The report identified sleep disorders as chronic insomnia, sleep apnea and restless leg syndrome. "Although sleep research and care for individuals with sleep disorders have expanded over the past several years, we currently don't have the capacity to adequately diagnose and treat all who suffer from these problems," said Harvey Colten, MD, former vice president and senior associate dean for academic affairs at Columbia University Medical Center in New York. Colten was chair of the committee, which was composed primarily of physicians who issued the report.

Instruction in sleep medicine should be part of undergraduate and postgraduate training for those pursuing health care careers, particularly those specializing in psychiatry, pulmonology, neurology, nursing, psychology and other specialties involved in the diagnosis and treatment of sleep disorders, the report said. The American Academy of Sleep Medicine, the National Institutes of Health, the National Sleep Foundation and the Sleep Research Society co-sponsored the report.

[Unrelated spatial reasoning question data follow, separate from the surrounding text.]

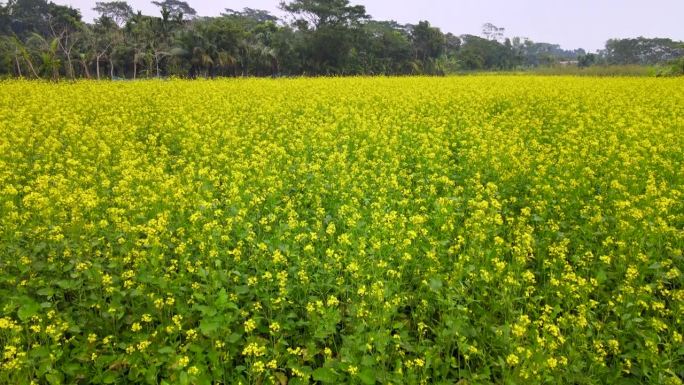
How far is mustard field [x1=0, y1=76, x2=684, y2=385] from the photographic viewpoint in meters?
3.22

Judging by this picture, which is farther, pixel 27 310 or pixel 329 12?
pixel 329 12

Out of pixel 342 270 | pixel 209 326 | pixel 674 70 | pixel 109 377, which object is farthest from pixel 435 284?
pixel 674 70

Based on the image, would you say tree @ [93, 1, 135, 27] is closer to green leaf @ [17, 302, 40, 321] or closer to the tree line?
the tree line

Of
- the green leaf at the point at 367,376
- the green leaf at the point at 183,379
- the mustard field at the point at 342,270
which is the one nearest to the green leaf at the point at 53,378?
the mustard field at the point at 342,270

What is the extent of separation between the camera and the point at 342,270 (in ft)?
→ 14.1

Meanwhile, in a study published in the April 15 American Journal of Respiratory and Critical Care Medicine, patients with severe sleep-disordered breathing -- those who stopped breathing for 10 seconds or longer at a time -- were found to be two to four times more likely to experience complex, abnormal heart rhythms while sleeping than individuals without the problem.

The stoppages decrease the amount of oxygen and increase the level of carbon dioxide in the blood and brain.